Deputy President Rigathi Gachagua is on the verge of getting his Sh200 million which was frozen by the court after the Asset Recovery Agency disowned evidence by the Directorate of Criminal Investigations (DCI), which was used to forfeit his money to the state.
ARA which froze the money which was obtained through government tenders by the DP’s companies has made an about turn and now says that the cash was legitimately acquired.
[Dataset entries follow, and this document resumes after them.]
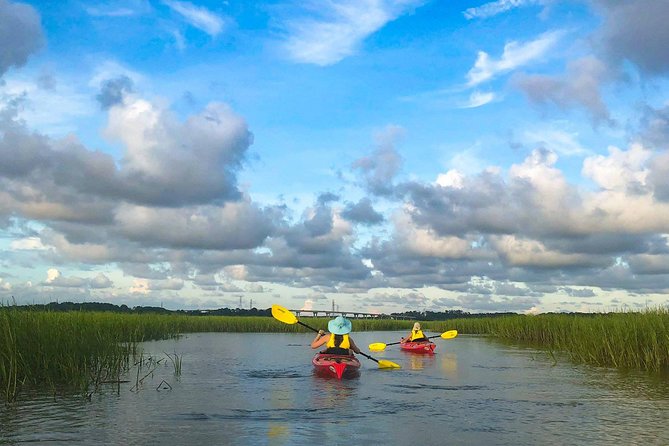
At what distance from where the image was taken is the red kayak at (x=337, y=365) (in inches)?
615

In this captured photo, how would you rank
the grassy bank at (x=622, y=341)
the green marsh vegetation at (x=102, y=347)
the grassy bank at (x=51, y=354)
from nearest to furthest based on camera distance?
the grassy bank at (x=51, y=354), the green marsh vegetation at (x=102, y=347), the grassy bank at (x=622, y=341)

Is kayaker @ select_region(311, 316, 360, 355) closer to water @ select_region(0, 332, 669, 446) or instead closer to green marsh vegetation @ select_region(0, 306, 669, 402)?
water @ select_region(0, 332, 669, 446)

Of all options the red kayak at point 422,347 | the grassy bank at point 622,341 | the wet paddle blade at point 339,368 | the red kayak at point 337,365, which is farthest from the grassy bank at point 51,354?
the red kayak at point 422,347

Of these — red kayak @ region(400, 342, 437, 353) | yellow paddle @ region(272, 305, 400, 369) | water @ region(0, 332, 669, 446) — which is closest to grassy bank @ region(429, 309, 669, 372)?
water @ region(0, 332, 669, 446)

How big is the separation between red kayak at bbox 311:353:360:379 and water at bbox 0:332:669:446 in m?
0.37

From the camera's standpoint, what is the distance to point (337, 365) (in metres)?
15.6

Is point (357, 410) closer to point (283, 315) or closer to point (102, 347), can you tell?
point (102, 347)

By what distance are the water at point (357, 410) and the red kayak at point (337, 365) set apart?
375 mm

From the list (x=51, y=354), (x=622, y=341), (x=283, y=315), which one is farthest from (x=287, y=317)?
(x=622, y=341)

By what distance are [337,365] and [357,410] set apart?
175 inches

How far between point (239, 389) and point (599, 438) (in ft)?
25.0

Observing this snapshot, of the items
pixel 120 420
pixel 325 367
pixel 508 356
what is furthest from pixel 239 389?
pixel 508 356

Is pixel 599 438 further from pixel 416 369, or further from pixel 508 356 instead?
pixel 508 356

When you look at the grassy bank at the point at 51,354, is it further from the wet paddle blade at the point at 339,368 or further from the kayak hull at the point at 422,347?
the kayak hull at the point at 422,347
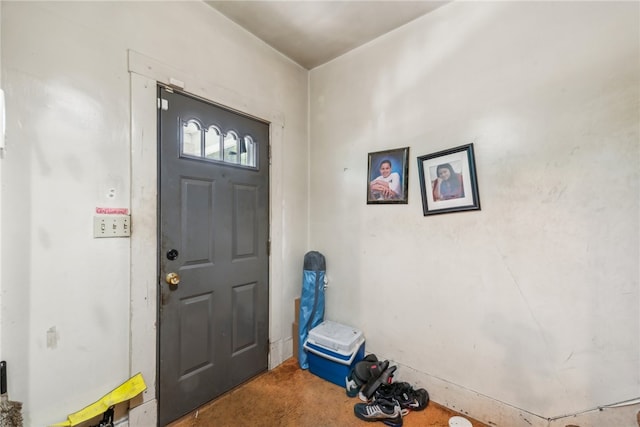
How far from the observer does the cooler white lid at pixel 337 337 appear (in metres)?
1.97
Gachagua got the money through business dealings with government institutions and the Bungoma government between 2011 and 2016. Four companies; Specific Supplies Limited, Triple Eight Construction (K), Wamunyoro Investment and Encarter Diagnostic Limited executed government contracts and wired the money to his accounts at Rafiki Microfinance Bank.
ARA which froze Gachagua’s accounts seven months ago now says the tenders awarded to the DP’s companies were not fraudulent and that the DCI arrested him without carrying out complete investigations.
“There were no complaints or defaults raised or issued against the said contractor during or after the execution of the contract,” ARA has said in an affidavit filed at the court of appeal through sergeant Francis Musyoki.
“The evidence obtained has satisfactorily explained the source and legitimacy of the funds at issue and the ARA is satisfied that the same is not proceeds of crime as was initially perceived and should be released to Mr Gachagua and Anne Kimemia,” said ARA.
The investigative agency which claims it has done its own investigations has fingered the DCI for relying on inconclusive evidence to nail Gachagua and arresting him in order to settle political scores. Just last month Gachagua also scored a big win after the courts withdrew another Sh7 billion fraud case against him.
This is after the Director of Public Prosecutions Noordin Haji applied to withdraw the charges under section 87A of the criminal procedure code saying investigations into the matter were not complete.
The investigating officer Obadiah Kuria told anti-corruption court magistrate Victor Wakumile that there are some areas in the case that were not adequately covered because he was not given sufficient time to complete the probe.